** Opening GIVEN DATA block **

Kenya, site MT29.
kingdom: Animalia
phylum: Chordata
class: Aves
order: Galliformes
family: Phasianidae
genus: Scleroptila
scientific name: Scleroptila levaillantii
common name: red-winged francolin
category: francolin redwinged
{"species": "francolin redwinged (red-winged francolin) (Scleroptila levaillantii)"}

** Closing GIVEN DATA block **
** Opening GIVEN DATA block **

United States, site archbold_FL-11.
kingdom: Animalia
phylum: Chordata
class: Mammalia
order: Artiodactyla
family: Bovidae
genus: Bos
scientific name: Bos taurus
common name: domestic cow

** Closing GIVEN DATA block **
** Opening GIVEN DATA block **

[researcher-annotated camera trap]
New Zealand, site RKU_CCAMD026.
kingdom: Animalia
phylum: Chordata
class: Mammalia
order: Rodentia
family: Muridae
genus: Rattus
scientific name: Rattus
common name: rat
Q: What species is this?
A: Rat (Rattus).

** Closing GIVEN DATA block **

■ THE TASK:
Apply a filter for "name" to the entries and show each line that passes.

■ RESPONSE:
scientific name: Scleroptila levaillantii
common name: red-winged francolin
scientific name: Bos taurus
common name: domestic cow
scientific name: Rattus
common name: rat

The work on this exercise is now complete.